Dans son rapport rendu en 2003, la commission Stasi avait émis vingt-sept propositions. Trois seulement ont été retenues, centrées sur la question du voile à l'école. Aujourd'hui, la LICRA demande que les vingt-quatre propositions restantes soient remises à jour dans les conclusions que rendra en janvier la mission d'information parlementaire, et que l'on précise les conditions de leur application. Je pense que si ces vingt-quatre propositions avaient été appliquées, nous n'aurions pas à nous réunir aujourd'hui autour de cette table.

Le débat sur le port du voile intégral occupe aujourd'hui le champ national. Mais les conclusions de la mission d'information parlementaire ne manqueront pas d'être scrutées et commentées dans d'autres pays. Depuis des siècles, les débats menés en France ont eu des répercussions en Europe et dans le monde. Au-delà des polémiques qu'elles pourront alimenter sur notre modèle, ces conclusions devront également servir à adresser un message de soutien appuyé de notre République aux femmes du monde vivant encore par millions sous l'oppression du voile intégral.

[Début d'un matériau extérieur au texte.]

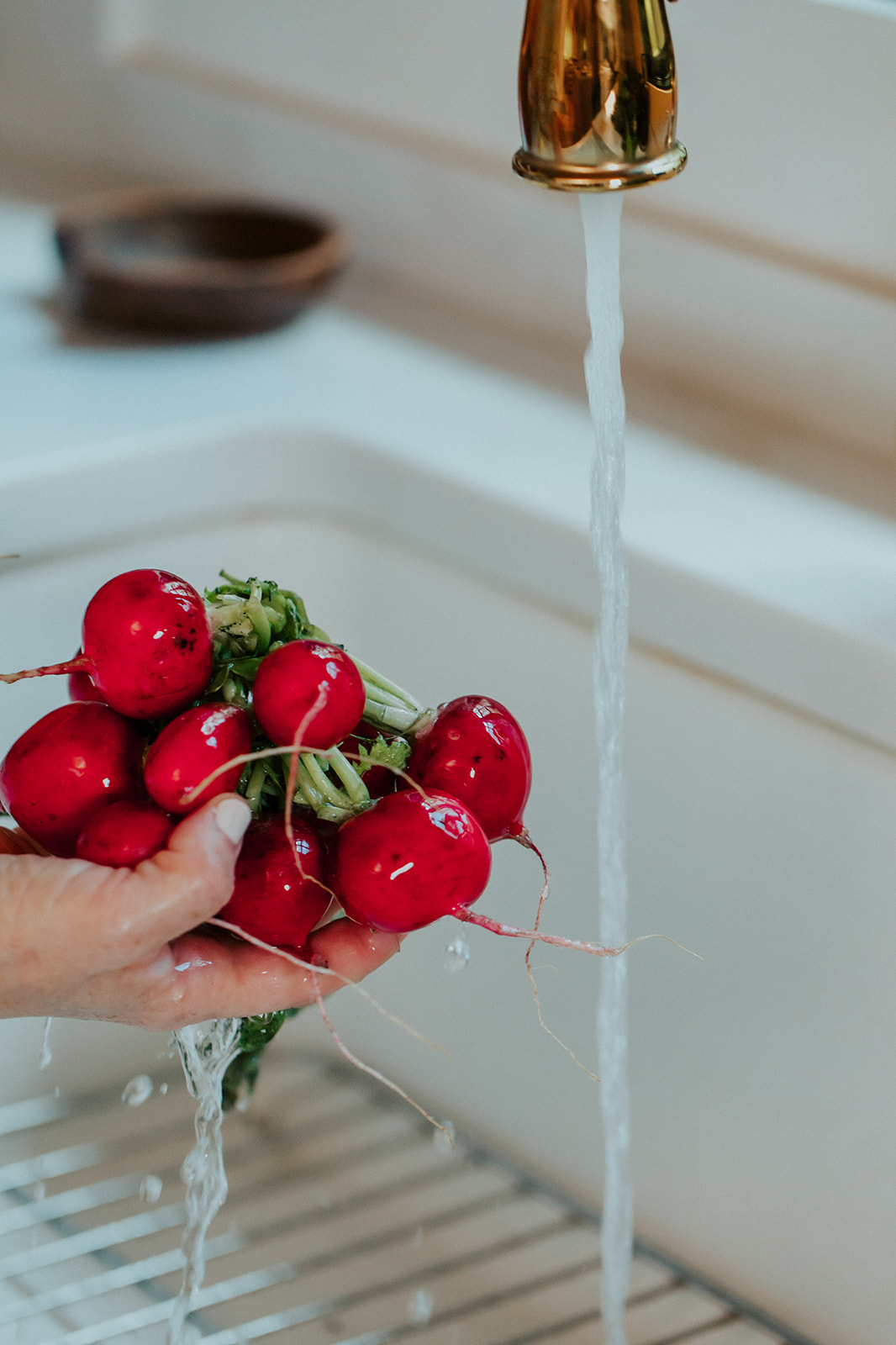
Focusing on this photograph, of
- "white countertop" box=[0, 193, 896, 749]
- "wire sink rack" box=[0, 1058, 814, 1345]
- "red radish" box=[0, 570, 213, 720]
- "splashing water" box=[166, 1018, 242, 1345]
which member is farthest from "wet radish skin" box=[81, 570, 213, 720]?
"wire sink rack" box=[0, 1058, 814, 1345]

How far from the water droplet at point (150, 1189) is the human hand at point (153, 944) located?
30cm

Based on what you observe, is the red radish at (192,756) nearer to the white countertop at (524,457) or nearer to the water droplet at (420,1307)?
the white countertop at (524,457)

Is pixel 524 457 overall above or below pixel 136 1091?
above

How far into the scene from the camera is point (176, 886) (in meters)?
0.48

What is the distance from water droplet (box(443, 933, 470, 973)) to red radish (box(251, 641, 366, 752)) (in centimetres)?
16

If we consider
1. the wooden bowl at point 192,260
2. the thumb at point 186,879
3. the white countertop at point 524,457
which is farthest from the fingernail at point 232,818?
the wooden bowl at point 192,260

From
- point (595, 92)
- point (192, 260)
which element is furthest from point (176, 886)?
point (192, 260)

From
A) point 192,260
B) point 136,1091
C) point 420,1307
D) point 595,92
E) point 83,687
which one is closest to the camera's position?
point 595,92

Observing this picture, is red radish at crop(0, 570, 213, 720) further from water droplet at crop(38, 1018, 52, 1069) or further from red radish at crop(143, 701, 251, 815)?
water droplet at crop(38, 1018, 52, 1069)

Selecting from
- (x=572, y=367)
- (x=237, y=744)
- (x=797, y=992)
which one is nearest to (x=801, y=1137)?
(x=797, y=992)

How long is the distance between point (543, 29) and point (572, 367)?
50 centimetres

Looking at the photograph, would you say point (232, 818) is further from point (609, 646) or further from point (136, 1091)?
point (136, 1091)

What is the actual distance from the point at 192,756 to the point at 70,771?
0.05 m

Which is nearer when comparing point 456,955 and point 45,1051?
point 45,1051
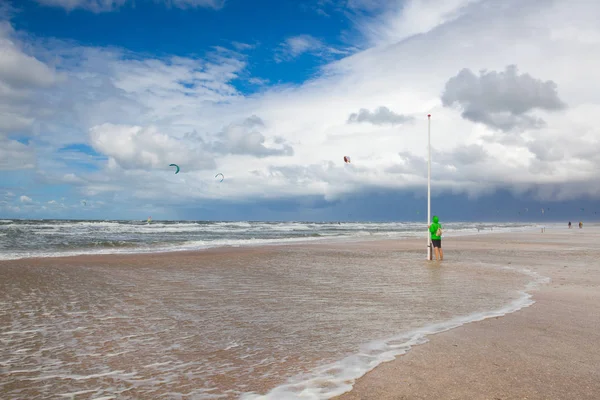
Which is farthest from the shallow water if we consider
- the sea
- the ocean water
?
the ocean water

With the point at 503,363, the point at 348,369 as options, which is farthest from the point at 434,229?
the point at 348,369

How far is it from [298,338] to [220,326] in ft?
4.90

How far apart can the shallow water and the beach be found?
0.03m

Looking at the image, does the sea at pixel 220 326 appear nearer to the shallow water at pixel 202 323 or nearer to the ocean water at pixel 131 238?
the shallow water at pixel 202 323

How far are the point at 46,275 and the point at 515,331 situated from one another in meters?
13.5

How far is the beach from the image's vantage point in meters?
4.41

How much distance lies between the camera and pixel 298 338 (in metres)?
6.24

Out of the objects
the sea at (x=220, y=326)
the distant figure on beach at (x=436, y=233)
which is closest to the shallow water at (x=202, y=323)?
the sea at (x=220, y=326)

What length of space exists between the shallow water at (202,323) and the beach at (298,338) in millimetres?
31

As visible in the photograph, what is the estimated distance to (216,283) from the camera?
474 inches

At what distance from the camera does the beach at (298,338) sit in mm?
4406

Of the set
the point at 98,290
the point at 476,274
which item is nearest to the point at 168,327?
the point at 98,290

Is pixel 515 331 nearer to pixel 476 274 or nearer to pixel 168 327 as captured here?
pixel 168 327

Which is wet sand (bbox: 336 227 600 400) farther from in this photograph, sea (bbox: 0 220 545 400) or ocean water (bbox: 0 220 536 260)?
ocean water (bbox: 0 220 536 260)
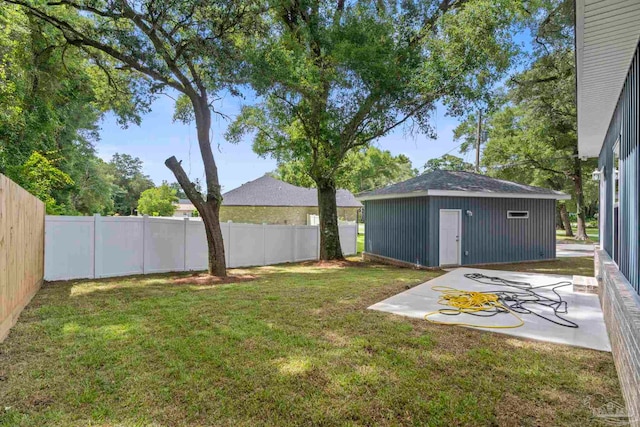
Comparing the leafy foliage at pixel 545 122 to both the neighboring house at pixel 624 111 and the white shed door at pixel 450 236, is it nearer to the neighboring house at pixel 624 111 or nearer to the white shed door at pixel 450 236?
the white shed door at pixel 450 236

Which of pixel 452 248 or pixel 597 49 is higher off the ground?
pixel 597 49

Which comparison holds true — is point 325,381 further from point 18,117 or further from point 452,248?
point 18,117

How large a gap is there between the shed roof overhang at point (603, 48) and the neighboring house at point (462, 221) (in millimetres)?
5498

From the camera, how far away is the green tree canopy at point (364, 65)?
8961mm

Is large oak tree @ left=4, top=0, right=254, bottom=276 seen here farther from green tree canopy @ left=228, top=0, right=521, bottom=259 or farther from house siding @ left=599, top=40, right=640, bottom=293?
house siding @ left=599, top=40, right=640, bottom=293

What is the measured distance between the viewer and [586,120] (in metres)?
6.03

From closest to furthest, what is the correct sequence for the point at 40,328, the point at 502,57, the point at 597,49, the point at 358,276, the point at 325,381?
the point at 325,381, the point at 597,49, the point at 40,328, the point at 358,276, the point at 502,57

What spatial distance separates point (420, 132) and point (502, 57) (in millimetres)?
2965

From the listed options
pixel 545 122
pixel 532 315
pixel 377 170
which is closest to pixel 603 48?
pixel 532 315

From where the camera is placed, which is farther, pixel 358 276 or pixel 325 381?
pixel 358 276

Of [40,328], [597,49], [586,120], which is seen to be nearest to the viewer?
[597,49]

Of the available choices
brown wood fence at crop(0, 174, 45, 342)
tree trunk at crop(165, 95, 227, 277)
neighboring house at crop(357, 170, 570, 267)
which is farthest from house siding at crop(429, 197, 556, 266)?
brown wood fence at crop(0, 174, 45, 342)

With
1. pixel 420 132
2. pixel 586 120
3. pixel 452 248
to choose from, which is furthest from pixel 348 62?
pixel 452 248

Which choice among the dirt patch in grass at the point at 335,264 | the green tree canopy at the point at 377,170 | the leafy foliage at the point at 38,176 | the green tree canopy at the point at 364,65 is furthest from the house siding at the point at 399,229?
the green tree canopy at the point at 377,170
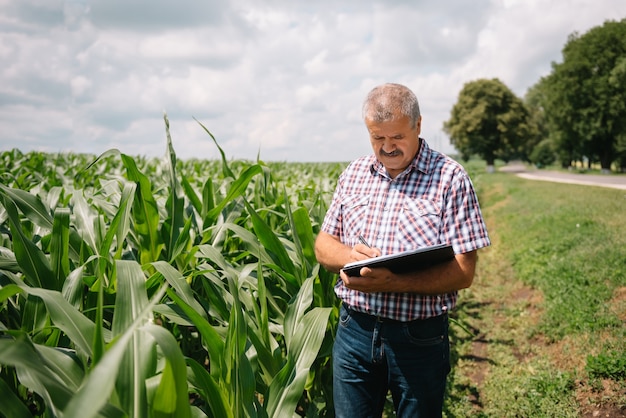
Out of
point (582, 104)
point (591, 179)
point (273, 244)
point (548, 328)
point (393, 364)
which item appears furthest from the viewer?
point (582, 104)

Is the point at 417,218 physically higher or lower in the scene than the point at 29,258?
higher

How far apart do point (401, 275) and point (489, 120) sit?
149 ft

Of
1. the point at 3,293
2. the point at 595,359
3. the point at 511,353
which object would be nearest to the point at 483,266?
the point at 511,353

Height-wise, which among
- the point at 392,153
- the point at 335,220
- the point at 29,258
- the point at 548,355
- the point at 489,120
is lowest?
the point at 548,355

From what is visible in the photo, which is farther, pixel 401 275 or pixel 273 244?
pixel 273 244

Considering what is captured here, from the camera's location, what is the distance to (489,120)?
142 feet

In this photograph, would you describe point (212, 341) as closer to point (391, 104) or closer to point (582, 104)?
point (391, 104)

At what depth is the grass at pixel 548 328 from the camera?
10.8 ft

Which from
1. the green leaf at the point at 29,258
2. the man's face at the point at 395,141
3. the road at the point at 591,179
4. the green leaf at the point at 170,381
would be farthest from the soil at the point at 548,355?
the road at the point at 591,179

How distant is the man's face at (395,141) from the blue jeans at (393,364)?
673mm

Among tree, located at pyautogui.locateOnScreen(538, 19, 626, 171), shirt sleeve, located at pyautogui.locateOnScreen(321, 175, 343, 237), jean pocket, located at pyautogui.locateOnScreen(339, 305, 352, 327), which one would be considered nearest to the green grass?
jean pocket, located at pyautogui.locateOnScreen(339, 305, 352, 327)

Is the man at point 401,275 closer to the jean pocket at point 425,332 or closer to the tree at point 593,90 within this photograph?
the jean pocket at point 425,332

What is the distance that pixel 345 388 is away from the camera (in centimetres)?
202

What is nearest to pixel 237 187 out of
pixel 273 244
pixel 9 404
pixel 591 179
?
pixel 273 244
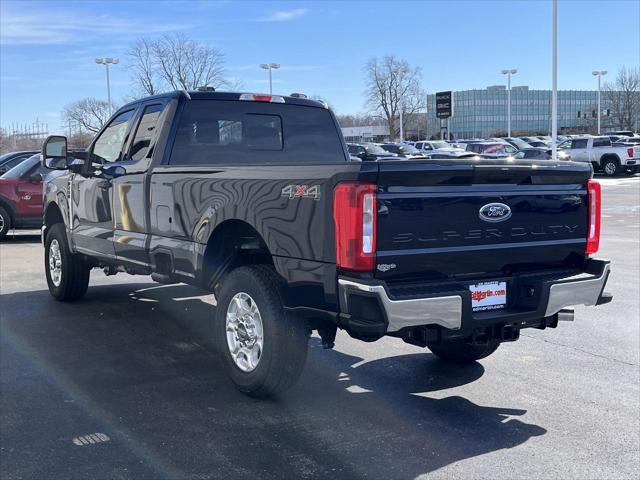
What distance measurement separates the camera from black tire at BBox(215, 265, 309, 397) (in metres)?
4.61

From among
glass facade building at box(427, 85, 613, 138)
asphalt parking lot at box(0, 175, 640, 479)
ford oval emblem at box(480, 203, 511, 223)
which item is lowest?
asphalt parking lot at box(0, 175, 640, 479)

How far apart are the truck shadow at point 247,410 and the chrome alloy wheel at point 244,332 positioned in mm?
282

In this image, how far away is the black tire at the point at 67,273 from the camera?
790 centimetres

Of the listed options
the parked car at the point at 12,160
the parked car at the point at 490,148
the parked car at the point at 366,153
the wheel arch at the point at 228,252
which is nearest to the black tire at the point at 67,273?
the wheel arch at the point at 228,252

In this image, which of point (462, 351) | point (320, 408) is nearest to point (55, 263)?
point (320, 408)

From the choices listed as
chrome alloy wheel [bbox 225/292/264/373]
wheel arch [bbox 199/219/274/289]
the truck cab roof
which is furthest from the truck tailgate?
the truck cab roof

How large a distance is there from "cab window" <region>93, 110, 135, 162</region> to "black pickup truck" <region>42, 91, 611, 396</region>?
2.02ft

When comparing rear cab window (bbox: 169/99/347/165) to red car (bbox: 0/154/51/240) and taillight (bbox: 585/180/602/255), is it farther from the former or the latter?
red car (bbox: 0/154/51/240)

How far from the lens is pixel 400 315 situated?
3961 mm

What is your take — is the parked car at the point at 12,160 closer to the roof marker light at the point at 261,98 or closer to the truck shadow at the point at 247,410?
the truck shadow at the point at 247,410

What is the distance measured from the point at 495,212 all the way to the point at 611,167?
111 feet

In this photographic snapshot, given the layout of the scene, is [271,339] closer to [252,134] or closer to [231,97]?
[252,134]

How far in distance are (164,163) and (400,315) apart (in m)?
2.89

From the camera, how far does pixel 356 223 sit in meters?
3.96
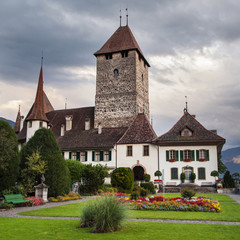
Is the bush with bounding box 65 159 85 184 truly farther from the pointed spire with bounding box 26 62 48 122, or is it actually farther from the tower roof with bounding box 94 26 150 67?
the tower roof with bounding box 94 26 150 67

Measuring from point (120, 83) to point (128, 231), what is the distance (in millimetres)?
38798

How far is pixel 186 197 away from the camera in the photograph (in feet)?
61.1

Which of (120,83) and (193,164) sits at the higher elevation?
(120,83)

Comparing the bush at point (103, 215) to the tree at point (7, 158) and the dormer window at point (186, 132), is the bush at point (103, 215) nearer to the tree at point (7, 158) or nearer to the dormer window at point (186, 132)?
the tree at point (7, 158)

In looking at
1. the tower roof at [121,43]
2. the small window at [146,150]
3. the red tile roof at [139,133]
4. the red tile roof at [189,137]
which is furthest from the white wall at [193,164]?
the tower roof at [121,43]

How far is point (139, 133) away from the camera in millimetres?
39531

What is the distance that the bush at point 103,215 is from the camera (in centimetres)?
979

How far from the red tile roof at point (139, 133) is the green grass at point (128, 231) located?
1057 inches

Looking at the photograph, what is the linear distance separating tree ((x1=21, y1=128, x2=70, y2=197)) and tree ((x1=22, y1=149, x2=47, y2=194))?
0.55 meters

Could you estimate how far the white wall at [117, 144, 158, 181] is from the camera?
121ft

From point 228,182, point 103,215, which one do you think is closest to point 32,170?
point 103,215

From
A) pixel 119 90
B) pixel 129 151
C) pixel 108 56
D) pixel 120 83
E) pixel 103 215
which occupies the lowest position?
pixel 103 215

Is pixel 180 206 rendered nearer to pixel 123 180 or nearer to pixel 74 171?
pixel 123 180

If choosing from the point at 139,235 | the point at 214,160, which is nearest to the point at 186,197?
the point at 139,235
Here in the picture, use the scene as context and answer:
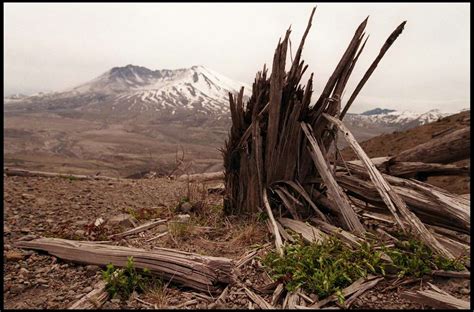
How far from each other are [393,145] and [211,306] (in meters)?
20.8

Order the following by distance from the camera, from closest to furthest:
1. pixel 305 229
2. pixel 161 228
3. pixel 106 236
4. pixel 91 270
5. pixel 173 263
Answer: pixel 173 263 → pixel 91 270 → pixel 305 229 → pixel 106 236 → pixel 161 228

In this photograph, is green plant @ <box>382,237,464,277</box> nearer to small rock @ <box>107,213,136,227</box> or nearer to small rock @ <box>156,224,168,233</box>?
small rock @ <box>156,224,168,233</box>

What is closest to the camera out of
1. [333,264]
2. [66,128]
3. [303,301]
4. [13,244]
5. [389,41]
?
[303,301]

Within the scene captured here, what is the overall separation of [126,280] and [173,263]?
1.34 feet

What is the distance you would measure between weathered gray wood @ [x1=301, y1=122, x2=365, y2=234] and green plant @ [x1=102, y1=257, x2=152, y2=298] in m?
2.04

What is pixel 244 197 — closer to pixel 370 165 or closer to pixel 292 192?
pixel 292 192

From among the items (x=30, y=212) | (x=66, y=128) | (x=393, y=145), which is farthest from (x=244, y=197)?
(x=66, y=128)

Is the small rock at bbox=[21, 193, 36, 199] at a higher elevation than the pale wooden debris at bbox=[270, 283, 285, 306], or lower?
higher

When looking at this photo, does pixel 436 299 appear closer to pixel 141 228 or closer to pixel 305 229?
pixel 305 229

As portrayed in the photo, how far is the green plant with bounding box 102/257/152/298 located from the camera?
9.37ft

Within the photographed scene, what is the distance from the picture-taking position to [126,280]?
2.94 metres

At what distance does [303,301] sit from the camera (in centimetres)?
263

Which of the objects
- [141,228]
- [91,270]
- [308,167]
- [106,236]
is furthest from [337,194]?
[106,236]

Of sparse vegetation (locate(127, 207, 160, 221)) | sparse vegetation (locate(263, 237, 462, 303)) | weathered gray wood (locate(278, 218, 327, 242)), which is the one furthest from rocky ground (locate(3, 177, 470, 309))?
weathered gray wood (locate(278, 218, 327, 242))
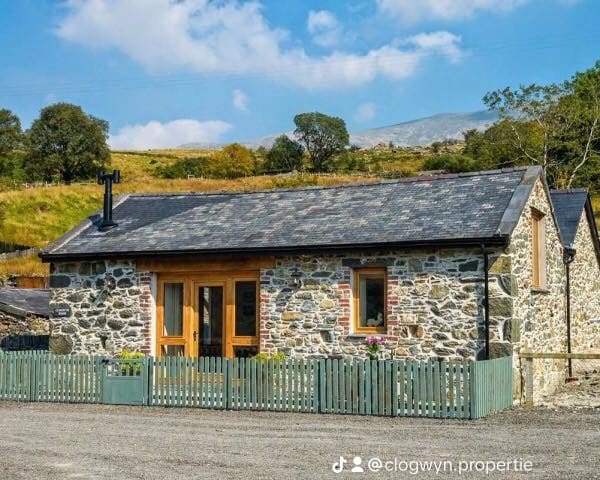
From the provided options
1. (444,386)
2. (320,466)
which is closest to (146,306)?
(444,386)

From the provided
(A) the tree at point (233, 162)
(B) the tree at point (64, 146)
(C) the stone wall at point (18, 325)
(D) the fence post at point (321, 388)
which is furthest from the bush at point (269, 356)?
(A) the tree at point (233, 162)

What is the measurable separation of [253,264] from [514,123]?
40.4m

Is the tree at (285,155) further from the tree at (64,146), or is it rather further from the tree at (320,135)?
the tree at (64,146)

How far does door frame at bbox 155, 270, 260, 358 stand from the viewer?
1891cm

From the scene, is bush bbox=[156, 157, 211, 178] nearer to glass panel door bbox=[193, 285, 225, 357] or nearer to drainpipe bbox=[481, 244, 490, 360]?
glass panel door bbox=[193, 285, 225, 357]

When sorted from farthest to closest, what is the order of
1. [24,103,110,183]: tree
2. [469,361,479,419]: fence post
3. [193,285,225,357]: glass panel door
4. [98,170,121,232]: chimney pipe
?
[24,103,110,183]: tree → [98,170,121,232]: chimney pipe → [193,285,225,357]: glass panel door → [469,361,479,419]: fence post

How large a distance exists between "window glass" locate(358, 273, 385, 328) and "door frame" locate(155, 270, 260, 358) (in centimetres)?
229

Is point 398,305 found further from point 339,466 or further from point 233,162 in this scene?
point 233,162

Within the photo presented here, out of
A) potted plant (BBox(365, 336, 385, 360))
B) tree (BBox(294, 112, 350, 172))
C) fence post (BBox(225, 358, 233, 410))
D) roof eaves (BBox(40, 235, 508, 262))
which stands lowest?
fence post (BBox(225, 358, 233, 410))

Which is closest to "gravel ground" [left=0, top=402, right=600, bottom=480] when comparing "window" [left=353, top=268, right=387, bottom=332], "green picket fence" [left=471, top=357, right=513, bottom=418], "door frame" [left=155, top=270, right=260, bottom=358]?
"green picket fence" [left=471, top=357, right=513, bottom=418]

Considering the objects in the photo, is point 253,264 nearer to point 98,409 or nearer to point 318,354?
point 318,354

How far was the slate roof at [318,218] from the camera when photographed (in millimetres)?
17328

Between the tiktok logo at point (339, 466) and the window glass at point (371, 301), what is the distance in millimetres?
7557

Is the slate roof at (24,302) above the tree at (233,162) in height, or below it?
below
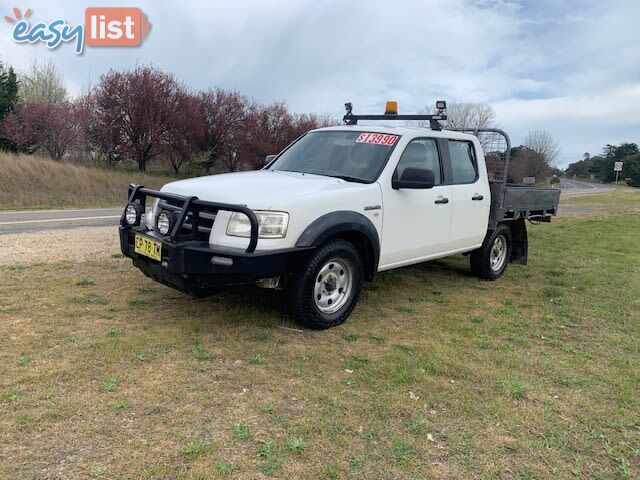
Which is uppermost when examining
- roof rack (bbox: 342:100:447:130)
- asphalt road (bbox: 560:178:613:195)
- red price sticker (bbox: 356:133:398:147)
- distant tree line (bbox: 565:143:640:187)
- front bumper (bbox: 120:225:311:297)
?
distant tree line (bbox: 565:143:640:187)

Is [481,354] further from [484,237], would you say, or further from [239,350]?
[484,237]

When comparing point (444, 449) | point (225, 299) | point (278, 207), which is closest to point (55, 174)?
point (225, 299)

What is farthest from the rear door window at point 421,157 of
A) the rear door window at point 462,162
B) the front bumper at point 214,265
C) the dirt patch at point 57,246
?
the dirt patch at point 57,246

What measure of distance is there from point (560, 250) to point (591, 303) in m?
3.76

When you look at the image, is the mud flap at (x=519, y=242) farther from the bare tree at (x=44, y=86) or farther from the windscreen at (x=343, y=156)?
the bare tree at (x=44, y=86)

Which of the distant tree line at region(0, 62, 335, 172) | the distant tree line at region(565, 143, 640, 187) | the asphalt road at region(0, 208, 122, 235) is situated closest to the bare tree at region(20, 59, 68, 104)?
the distant tree line at region(0, 62, 335, 172)

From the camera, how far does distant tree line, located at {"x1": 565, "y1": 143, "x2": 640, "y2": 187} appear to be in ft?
283

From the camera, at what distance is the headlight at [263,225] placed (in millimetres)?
3844

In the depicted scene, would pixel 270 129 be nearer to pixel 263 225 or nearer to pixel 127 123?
pixel 127 123

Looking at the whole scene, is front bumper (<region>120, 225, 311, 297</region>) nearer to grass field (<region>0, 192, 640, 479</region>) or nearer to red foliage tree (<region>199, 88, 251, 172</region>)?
grass field (<region>0, 192, 640, 479</region>)

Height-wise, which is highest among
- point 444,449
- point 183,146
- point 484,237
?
point 183,146

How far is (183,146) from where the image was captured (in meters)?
28.3

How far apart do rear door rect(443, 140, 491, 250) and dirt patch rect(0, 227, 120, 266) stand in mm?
4656

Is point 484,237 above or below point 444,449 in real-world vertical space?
above
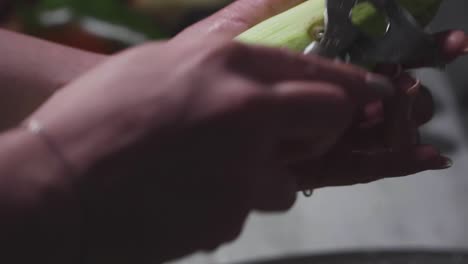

En conclusion, la LICRA est convaincue que le voile intégral constitue à plusieurs égards une atteinte au « vivre ensemble ». Toutefois, dans ce débat comme dans ses conclusions, elle insiste pour qu'on ne s'enferme pas à double tour dans un choix binaire, et souvent démagogique, entre acceptation et interdiction du port du voile intégral. Il faut dépasser le circonstanciel pour s'inscrire dans l'universel. Pour la LICRA, la question soulevée par la mission d'information parlementaire sur le port du voile intégral en France est plus large que son intitulé n'y prétend. Elle interpelle très clairement notre société sur la multiplication des signes ostensibles et sectaires dans l'espace citoyen. Elle interpelle la République sur ce qu'elle est en droit d'accepter au nom des principes qui sont les siens.

La LICRA encourage aujourd'hui la République française et ses représentants à élaborer un principe législatif interdisant sur son territoire tout comportement en société qui serait incompatible avec les valeurs essentielles de la communauté française. Ce nouveau principe législatif doit réussir le tour de force d'être à la fois un texte de combat, réaffirmant et imposant le respect des principes de la République comme dénominateur commun, et une loi d'apaisement oeuvrant à la conciliation du vivre ensemble et du pluralisme dans la cité.